5. Models for sequence classification and token classification in spaCy.
6. Search through text using spaCy: rule-based and layer-based annotation search, semantic search.
7. Stylometric analysis of texts using StyloMetrix, pandas and scikit learn.
8. Topic modelling using BERTopic.
9. Visualisation of corpus processing results.
Type of course
Mode
Prerequisites (description)
Course coordinators
Learning outcomes
Student
- is familiar with the tools for text data processing and analysis available in the Python language
- knows the basics of programming in Python and Python packages for text data processing and analysis
- knows the most important concepts and techniques of natural language processing
- is able to analyse a text data corpus with the use of Python language packages
- is able to formulate a hypothesis concerning a text corpus and verify it using natural language processing techniques
- is able to visualise the results of a text corpus analysis
- is able to critically evaluate information on artificial intelligence systems based on text data
- is able to understand the importance of natural language processing in solving both theoretical and practical problems and to apply the methods of this field to achieve their own research goals
Assessment criteria
Attendance in class (two absences allowed).
Regularly solving programming and natural language processing tasks.
Completion of a small individual or group project using natural language processing methods.
Bibliography
Altinuk, D. (2021).

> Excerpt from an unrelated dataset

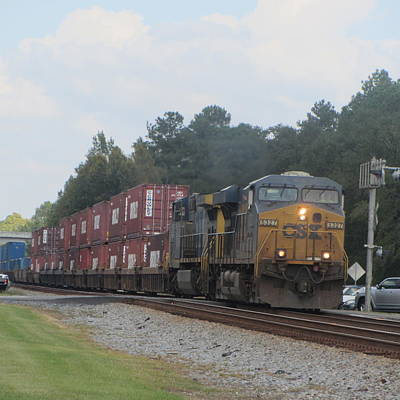 Railroad Photograph - Train At Folkston by Cathy Lindsey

Mastering spaCy: An end-to-end practical guide to implementing NLP applications using the Python ecosystem. Birmingham: Packt Publishing.
Hobson, L., Cole, H., Hannes, H. (2021). Przetwarzanie języka naturalnego w akcji. Rozumienie, analiza i generowanie tekstu w Pythonie na przykładzie języka angielskiego. Warszawa: PWN.
Mattingly, W. (2022). Introduction to Python for Digital Humanities, 2022, URL: www.python-textbook.pythonhumanities.com.
Mattingly, W. (2021). Introduction to spaCy 3, URL: www.spacy.pythonhumanities.com.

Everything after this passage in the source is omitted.